The Spatial Computing Workshop has come and gone

Yesterday was the 2012 edition of the Spatial Computing Workshop, which I helped get started 5 years ago.  Next year, I will probably not be an organizer, and that will be a damned good thing.

The spatial computing community is small, if you count by the number of people who self-identify as researchers working in spatial computing, but it's becoming nicely coherent and starting to produce some nice results.  At yesterday's meeting, we had people coming from radically different fields all speaking the same language, and I think a growing sense of the shared set of problems that we all face.  At the heart of the work that everybody is doing is this problem of how to get good, robust, collective behavior out of the systems we deal with, all embedded in the messy, geometrical world.  And by God, there's actually a sense of progress!

Amongst the many highlights, from my own highly biased point of view:
  • Stefan Dulman's group has Proto at the heart of a design toolchain for architecture, where they've managed to build a "chart programming" GUI that the artistic types they work with may actually find usable, as well as a nice real-time OS layer underneath.  Experiments on architects begin next week...
  • Ulrik Schultz gave one of the wonderfully humble robotics talks that I've come to expect from him or Kasper Stoy.  It's so much more interesting from a research point of view to see the struggles in robotics as well as the parts that work well---and it makes me appreciate the programming language work they're doing much more to understand just how many hardware and communication problems it has to cope with.
  • Matt Duckham gave a talk on the view from the Spatial Information Systems community, where nearly every slide also contained critical commentary copied from the acid comments that the reviewers gave his paper.

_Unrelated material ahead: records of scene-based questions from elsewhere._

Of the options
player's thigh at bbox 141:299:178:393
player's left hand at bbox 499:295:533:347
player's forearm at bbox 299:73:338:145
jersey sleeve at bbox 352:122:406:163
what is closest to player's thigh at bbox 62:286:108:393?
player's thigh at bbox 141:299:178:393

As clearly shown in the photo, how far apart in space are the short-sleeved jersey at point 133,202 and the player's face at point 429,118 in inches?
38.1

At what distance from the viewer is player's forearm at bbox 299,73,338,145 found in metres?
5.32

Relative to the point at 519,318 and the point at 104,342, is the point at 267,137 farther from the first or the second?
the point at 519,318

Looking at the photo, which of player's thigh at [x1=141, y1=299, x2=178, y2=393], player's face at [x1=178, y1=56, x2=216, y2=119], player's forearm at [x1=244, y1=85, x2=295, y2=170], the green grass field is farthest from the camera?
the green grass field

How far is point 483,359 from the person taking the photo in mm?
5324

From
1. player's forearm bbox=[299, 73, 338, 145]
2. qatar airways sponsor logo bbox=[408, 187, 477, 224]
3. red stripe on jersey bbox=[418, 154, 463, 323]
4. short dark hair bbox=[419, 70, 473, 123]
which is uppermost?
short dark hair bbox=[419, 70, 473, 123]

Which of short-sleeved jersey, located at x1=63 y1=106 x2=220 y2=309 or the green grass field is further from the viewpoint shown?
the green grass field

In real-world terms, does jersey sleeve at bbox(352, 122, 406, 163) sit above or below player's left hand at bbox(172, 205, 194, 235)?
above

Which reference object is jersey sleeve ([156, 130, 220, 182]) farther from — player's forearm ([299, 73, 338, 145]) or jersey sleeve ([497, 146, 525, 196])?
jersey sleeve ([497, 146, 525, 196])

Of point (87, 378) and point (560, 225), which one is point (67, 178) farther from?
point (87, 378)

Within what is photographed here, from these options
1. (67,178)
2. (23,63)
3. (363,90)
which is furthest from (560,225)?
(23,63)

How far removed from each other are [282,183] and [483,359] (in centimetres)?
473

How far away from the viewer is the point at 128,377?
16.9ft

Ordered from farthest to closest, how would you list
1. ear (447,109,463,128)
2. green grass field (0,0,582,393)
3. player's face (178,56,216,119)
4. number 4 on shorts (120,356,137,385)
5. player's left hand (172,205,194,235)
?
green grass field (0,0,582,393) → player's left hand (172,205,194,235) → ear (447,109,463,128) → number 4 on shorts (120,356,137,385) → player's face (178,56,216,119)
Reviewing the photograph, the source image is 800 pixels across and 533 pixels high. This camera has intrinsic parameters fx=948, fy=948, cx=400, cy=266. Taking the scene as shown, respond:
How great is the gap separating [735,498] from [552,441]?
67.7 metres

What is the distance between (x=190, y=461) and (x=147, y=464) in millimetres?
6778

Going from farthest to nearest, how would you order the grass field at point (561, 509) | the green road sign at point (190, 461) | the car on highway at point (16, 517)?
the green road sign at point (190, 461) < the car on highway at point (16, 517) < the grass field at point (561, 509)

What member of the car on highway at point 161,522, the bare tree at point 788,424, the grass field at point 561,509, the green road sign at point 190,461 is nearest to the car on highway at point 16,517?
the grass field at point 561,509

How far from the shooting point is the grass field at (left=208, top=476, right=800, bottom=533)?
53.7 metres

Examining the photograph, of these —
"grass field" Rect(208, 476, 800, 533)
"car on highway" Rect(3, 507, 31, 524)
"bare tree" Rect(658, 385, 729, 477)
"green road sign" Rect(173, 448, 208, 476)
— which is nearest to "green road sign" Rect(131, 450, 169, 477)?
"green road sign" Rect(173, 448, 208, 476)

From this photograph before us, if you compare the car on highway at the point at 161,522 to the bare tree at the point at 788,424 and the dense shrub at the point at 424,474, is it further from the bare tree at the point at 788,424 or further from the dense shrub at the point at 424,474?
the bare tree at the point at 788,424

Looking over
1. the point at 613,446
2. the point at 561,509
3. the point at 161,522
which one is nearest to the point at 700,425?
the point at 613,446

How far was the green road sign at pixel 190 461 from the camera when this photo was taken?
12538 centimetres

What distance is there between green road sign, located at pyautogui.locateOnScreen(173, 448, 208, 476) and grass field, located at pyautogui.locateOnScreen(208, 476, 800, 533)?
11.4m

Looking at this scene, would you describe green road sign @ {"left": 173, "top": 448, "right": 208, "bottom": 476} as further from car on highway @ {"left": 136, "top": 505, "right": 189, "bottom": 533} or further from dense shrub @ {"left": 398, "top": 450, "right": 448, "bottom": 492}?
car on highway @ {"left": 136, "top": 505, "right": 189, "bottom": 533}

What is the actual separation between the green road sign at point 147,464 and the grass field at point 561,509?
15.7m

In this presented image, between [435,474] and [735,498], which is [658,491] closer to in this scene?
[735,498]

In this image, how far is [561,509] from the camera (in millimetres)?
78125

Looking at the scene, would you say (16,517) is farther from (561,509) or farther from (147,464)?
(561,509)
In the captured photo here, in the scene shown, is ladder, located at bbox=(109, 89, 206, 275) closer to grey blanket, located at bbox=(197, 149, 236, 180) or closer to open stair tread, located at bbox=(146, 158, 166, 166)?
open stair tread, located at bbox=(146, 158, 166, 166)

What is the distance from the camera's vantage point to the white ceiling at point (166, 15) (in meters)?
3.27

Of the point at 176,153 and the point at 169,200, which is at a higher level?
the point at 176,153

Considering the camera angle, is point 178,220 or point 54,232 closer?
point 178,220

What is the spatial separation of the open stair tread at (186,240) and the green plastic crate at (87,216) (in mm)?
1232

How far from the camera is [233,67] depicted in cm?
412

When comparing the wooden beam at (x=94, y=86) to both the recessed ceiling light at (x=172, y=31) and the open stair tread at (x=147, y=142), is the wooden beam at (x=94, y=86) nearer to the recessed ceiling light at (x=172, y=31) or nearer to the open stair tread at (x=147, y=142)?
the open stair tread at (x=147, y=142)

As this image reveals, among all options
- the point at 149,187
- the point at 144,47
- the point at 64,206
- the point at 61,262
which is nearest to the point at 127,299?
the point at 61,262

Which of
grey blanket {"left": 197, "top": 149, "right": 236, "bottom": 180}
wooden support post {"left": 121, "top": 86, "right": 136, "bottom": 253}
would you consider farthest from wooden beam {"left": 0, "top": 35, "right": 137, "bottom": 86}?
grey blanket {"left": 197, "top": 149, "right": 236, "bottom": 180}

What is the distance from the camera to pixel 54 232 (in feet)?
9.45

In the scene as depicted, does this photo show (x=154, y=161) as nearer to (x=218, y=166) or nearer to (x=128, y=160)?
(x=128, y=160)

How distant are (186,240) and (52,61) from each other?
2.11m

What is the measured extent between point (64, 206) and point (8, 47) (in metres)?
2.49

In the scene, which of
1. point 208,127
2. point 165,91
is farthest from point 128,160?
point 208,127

About that last... one of the interesting things that I've noticed about the spatial computing community is that there's a very particular style to the reviewing.  Reviewers often seem come into a review with guns blazing, smashing away at a paper with every possible critique and concern, leaving nothing but rubble and scorched earth behind, oceans rising as earthquakes devour the land.  And the final judgement after all this fire and storm? "A good contribution deserving of publication.  Accept."  You know what?  I like that and think it's a good thing.  Strong scientific critique helps all of us produce better research---I never want to be submitting to an echo chamber of all likeminded individuals.  Yet that critique should be constructive, and judgement of a work made simply based on whether it is a contribution to the field.  I like how the community tends to review, and I really liked how Matt made the critique an integral part of his own presentation.

For my own part, we contributed one reviewed paper and one informal overview talk:
I will leave it to others to judge the worthiness of our own contributions.

All told, however, between the formal program and all the informal discussion surrounding it, I'm feeling seriously psyched about spatial computing, and happy there's enough other enthusiastic people that I can pass the torch and let go on organizing for next year.